** Exercices proposés **
1/ Résumez en deux phrases l'article sur le flipper Pulp Fiction.
2/ Recopiez à l'identique le passage de l'article sur le flipper Pulp Fiction qui va de « Faire un exercice » jusqu'à « plus argumenté possible. » inclus.

─── Texte fourni

Souvent un consensus se dégage à la vue des premières images d’un flipper. Pour Pulp Fiction, ce n’est clairement pas le cas. Et autant l’annoncer d’emblée, nous faisons partie des gens qui voient beaucoup de points négatifs. Cela ne nous empêchera pas d’essayer de rester constructifs dans nos appréciations.
Faire un exercice critique est une démarche subjective. Avec la meilleure volonté du monde, se défaire de ses goûts, expériences et vécu est humainement impossible. Donc prenez cette critique pour ce qu’elle est : un point de vue qui se veut le plus argumenté possible.
Sommaire
- 1 Une date de commercialisation étonnante
- 2 Pulp Fiction : le 4ème flipper commercialisé en mars
- 3 Une belle équipe de conception
- 4 KO pour l’artwork
- 5 Pulp Fiction : un flipper alphanumérique
- 6 Une licence Pulp Fiction vidée de son caractère subversif
- 7 Un toy qui fait briller les yeux de Vincent Vega
- 8 Peu d’accessoires, mais exécutés de manière exemplaire
- 9 Un plateau qui risque de décevoir
- 10 Un flipper qui souffle le chaud et le froid
Une date de commercialisation étonnante
Chicago Gaming Company a commercialisé son dernier remake Cactus Canyon en août 2021, donc 1 an et demi avant la sortie du Pulp Fiction. Sur le papier, rien de choquant. Sauf que beaucoup de clients n’ont pas encore été livrés de leurs Cactus Canyon, et voient d’un mauvais œil cette sortie qui risquerait d’allonger encore les plannings.
La vidéo making-off réalisée par l’équipe de Straight Down The Middle donne des explications à ce timing : le concept de ce flipper Pulp Fiction vient de la société Play Mechanix (à la base spécialisée dans les jeux d’arcade), ce sont eux qui ont négocié les droits avec Miramax. Ils ont également été en contact avec Quentin Tarantino, le réalisateur du film, qui a donné la direction artistique globale, à savoir un flipper qui ressemble à une édition des années 70.
Dans l’aventure, CGC a apporté son expertise technique, et est en charge de la production et la distribution de la machine. Donc concrètement, le fabricant n’a pas eu complètement la main sur l’échéance, et les craintes des acheteurs de Cactus Canyon semblent fondées.
Pulp Fiction : le 4ème flipper commercialisé en mars
Nous l’avons déjà évoqué dans d’autres articles, mais ce mois de mars voit se bousculer les sorties de flippers, de 4 manufacturiers différents. Comment cette machine peut-elle tirer son épingle du jeu dans cette cacophonie ? Grâce à sa licence iconique sans aucun doute, mais le parti pris retro la désavantage aux yeux de beaucoup de joueurs.

──────
─── Entrées fournies

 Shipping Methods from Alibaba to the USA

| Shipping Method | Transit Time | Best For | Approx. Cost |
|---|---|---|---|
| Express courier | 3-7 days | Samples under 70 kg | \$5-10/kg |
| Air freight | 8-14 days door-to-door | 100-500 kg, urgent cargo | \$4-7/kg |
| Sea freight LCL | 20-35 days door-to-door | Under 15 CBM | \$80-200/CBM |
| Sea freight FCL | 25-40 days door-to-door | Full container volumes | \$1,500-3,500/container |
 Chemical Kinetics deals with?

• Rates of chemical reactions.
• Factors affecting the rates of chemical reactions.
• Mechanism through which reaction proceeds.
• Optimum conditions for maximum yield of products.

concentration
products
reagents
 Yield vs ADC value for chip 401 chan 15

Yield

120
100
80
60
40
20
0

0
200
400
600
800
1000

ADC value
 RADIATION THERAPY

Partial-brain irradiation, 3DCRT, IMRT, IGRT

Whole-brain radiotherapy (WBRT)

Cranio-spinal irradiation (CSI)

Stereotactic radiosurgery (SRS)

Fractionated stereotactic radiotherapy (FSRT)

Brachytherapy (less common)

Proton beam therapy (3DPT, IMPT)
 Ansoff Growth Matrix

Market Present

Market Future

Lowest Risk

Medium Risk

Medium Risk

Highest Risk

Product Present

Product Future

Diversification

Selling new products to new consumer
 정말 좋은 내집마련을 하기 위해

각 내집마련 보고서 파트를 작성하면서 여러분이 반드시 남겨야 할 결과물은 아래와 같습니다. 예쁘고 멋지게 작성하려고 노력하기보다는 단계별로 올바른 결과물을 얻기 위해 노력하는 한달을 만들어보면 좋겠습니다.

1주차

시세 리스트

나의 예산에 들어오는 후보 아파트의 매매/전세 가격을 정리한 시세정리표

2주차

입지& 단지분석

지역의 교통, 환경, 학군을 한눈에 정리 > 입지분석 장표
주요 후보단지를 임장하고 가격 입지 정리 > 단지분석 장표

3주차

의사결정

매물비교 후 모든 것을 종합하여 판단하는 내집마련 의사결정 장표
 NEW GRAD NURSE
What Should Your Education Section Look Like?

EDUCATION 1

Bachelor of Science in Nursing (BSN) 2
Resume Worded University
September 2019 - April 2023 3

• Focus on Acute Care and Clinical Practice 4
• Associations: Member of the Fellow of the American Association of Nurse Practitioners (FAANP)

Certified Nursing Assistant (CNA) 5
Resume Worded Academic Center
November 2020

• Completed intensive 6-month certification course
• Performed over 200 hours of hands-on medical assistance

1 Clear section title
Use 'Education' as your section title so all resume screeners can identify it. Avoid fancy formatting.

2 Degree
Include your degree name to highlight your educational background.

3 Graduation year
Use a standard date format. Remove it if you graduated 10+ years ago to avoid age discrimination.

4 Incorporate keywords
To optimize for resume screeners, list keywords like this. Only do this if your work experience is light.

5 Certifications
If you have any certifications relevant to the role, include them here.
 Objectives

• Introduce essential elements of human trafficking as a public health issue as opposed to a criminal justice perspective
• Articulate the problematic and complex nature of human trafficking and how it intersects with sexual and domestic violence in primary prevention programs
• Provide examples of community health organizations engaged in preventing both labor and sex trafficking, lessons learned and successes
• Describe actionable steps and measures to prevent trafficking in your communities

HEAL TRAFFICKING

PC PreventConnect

──────

** Corrigé **
1/ L'article annonce d'emblée un avis plutôt négatif sur le flipper Pulp Fiction, présenté comme un point de vue subjectif mais argumenté. Il explique que le concept vient de Play Mechanix et que CGC, chargé de la production, n'a pas eu la main sur le calendrier, ce qui inquiète les acheteurs de Cactus Canyon pas encore livrés, et que la machine sort en mars parmi de nombreux autres flippers, avec une licence iconique mais un parti pris rétro qui la désavantage aux yeux de beaucoup de joueurs.

2/
Faire un exercice critique est une démarche subjective. Avec la meilleure volonté du monde, se défaire de ses goûts, expériences et vécu est humainement impossible. Donc prenez cette critique pour ce qu’elle est : un point de vue qui se veut le plus argumenté possible.